Stanisław Lem makes this point in Summa Technologiae. We know that it is possible to construct black boxes without planning them or understanding them entirely, he says, because we ourselves are black boxes. ‘Every human being is thus an excellent example of a device that can be used without knowing its algorithm. Our own brain is one of the “devices” that is “closest to us” in the whole Universe: we have it in our heads. Yet even today, we still do not know how the brain works exactly. As demonstrated by the history of psychology, the examination of its mechanics via introspection is highly fallible and leads one astray, to some most fallacious hypotheses.’ But the fact that nature has created black boxes shows that their construction is possible and that their impenetrability is not an obstacle to their functioning per se.
Gaps in our knowledge do not stop us thinking. They do not stop us using general anaesthetics, even though we don’t properly understand how and why they work. The advantages of anaesthetics are so great that we are willing to overlook their mysteriousness. I’m not arguing that the brain, anaesthesia or software are better left unexplained, but that we shouldn’t insist on stricter standards for software than we would for other kinds of ‘black box’. It’s not unusual for something to be in use even if we cannot fully explain it. Lemons were used for centuries to prevent scurvy, long before it was understood why they had this effect.
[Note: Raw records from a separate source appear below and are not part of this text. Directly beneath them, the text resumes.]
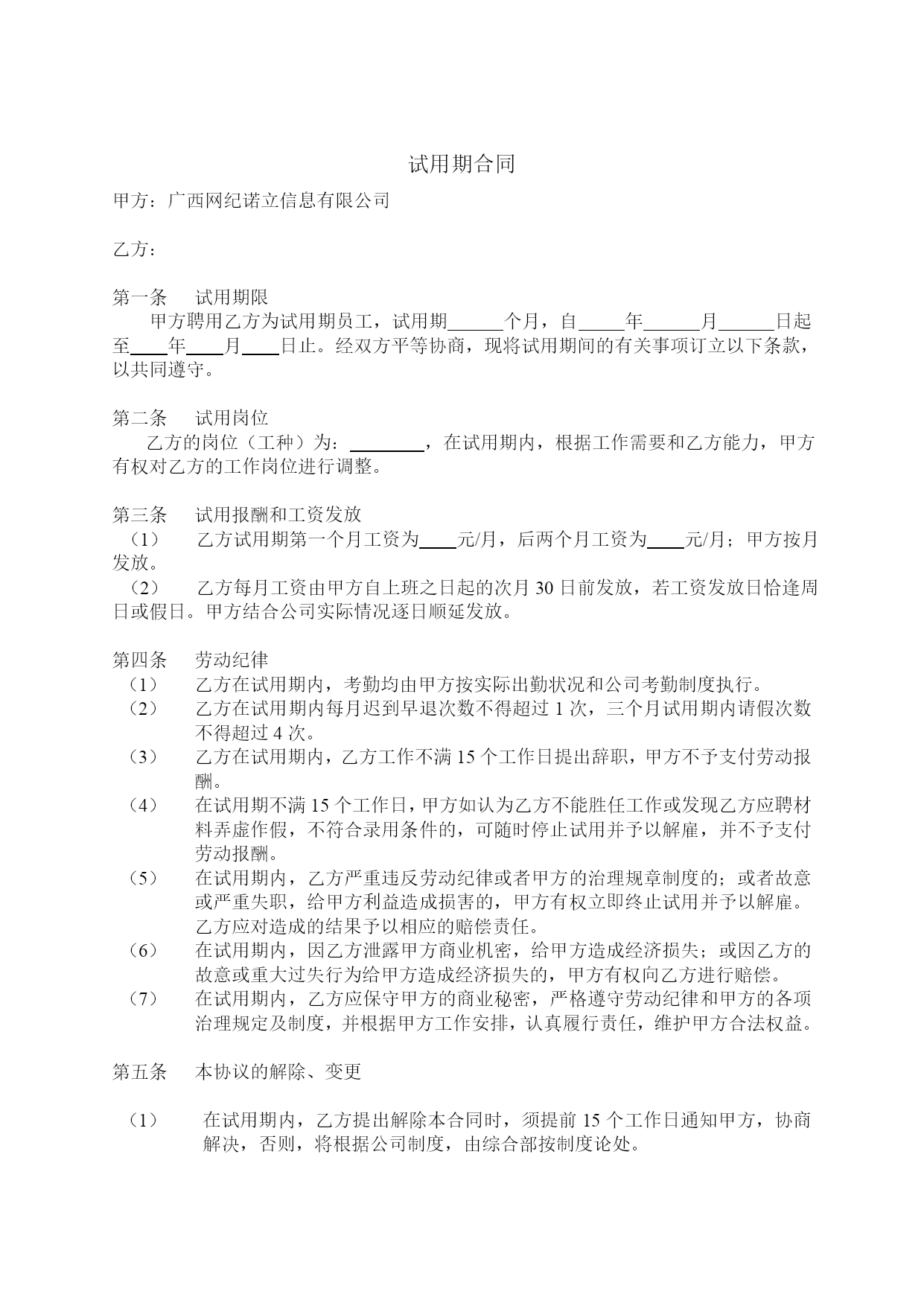 试用期合同

甲方：广西网纪诺立信息有限公司

乙方：

第一条　试用期限

甲方聘用乙方为试用期员工，试用期______个月，自_____年______月______日起至____年____月____日止。经双方平等协商，现将试用期间的有关事项订立以下条款，以共同遵守。

第二条　试用岗位

乙方的岗位（工种）为：________，在试用期内，根据工作需要和乙方能力，甲方有权对乙方的工作岗位进行调整。

第三条　试用报酬和工资发放

（1）　乙方试用期第一个月工资为____元/月，后两个月工资为____元/月；甲方按月发放。

（2）　乙方每月工资由甲方自上班之日起的次月 30 日前发放，若工资发放日恰逢周日或假日。甲方结合公司实际情况逐日顺延发放。

第四条　劳动纪律

（1）　乙方在试用期内，考勤均由甲方按实际出勤状况和公司考勤制度执行。

（2）　乙方在试用期内每月迟到早退次数不得超过 1 次，三个月试用期内请假次数不得超过 4 次。

（3）　乙方在试用期内，乙方工作不满 15 个工作日提出辞职，甲方不予支付劳动报酬。

（4）　在试用期不满 15 个工作日，甲方如认为乙方不能胜任工作或发现乙方应聘材料弄虚作假，不符合录用条件的，可随时停止试用并予以解雇，并不予支付劳动报酬。

（5）　在试用期内，乙方严重违反劳动纪律或者甲方的治理规章制度的；或者故意或严重失职，给甲方利益造成损害的，甲方有权立即终止试用并予以解雇。乙方应对造成的结果予以相应的赔偿责任。

（6）　在试用期内，因乙方泄露甲方商业机密，给甲方造成经济损失；或因乙方的故意或重大过失行为给甲方造成经济损失的，甲方有权向乙方进行赔偿。

（7）　在试用期内，乙方应保守甲方的商业秘密，严格遵守劳动纪律和甲方的各项治理规定及制度，并根据甲方工作安排，认真履行责任，维护甲方合法权益。

第五条　本协议的解除、变更

（1）　在试用期内，乙方提出解除本合同时，须提前 15 个工作日通知甲方，协商解决，否则，将根据公司制度，由综合部按制度论处。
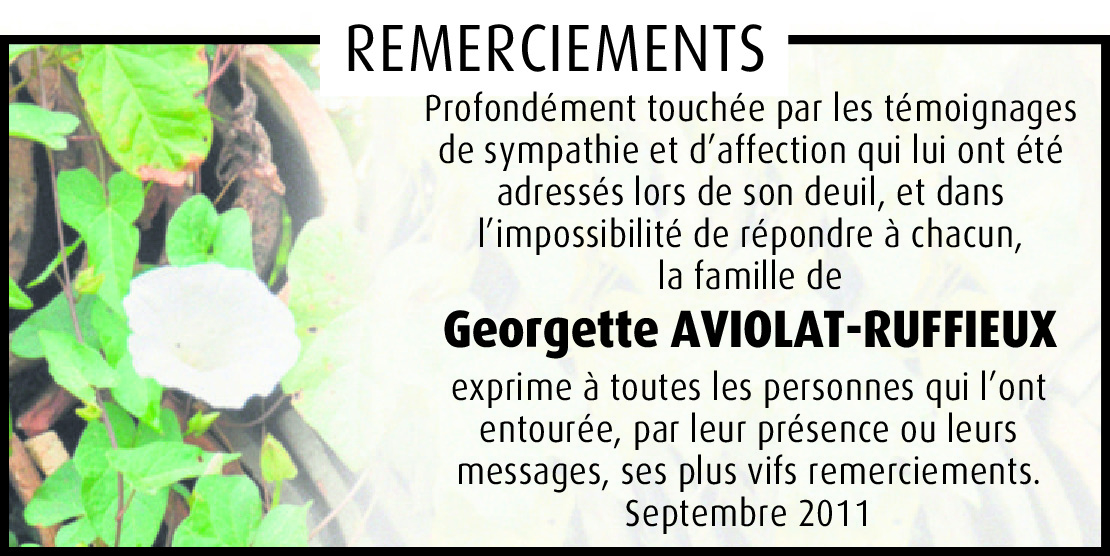 REMERCIEMENTS

Profondément touchée par les témoignages de sympathie et d'affection qui lui ont été adressés lors de son deuil, et dans l'impossibilité de répondre à chacun, la famille de

Georgette AVIOLAT-RUFFIEUX

exprime à toutes les personnes qui l'ont entourée, par leur présence ou leurs messages, ses plus vifs remerciements.
Septembre 2011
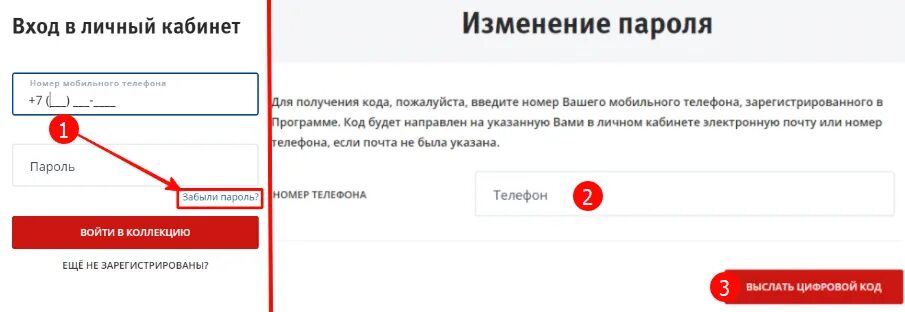 Вход в личный кабинет

Номер мобильного телефона
+7 (___) ___-____

1

Пароль

Забыли пароль?

ВОЙТИ В КОЛЛЕКЦИЮ

ЕЩЁ НЕ ЗАРЕГИСТРИРОВАНЫ?

Изменение пароля

Для получения кода, пожалуйста, введите номер Вашего мобильного телефона, зарегистрированного в Программе. Код будет направлен на указанную Вами в личном кабинете электронную почту или номер телефона, если почта не была указана.

НОМЕР ТЕЛЕФОНА

Телефон

2

3

ВЫСЛАТЬ ЦИФРОВОЙ КОД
Jessa Jones runs a repair centre for Apple devices. She explains how she works on YouTube: ‘Manufacturers’ support for repair is really non-existent. It’s an antagonistic relationship. When we go to fight for the right to repair, they come in and say, “You shouldn’t be able to repair”. There’s no support. We’re completely figuring this out on our own. My background is in molecular genetics, which is all about trying to understand how tiny things that you can’t see work when there’s no user manual.’ Reverse engineering and biology are both fields where researchers investigate complex, non-transparent and non-linear systems. Particularly in biology, demands for better documented and more comprehensible organisms won’t get you very far. Even creatures that are literally transparent won’t make your work much easier. The fact that we are still able to increase our knowledge is down to a collection of strategies and methods. They are known as science and up to now have proven pretty effective.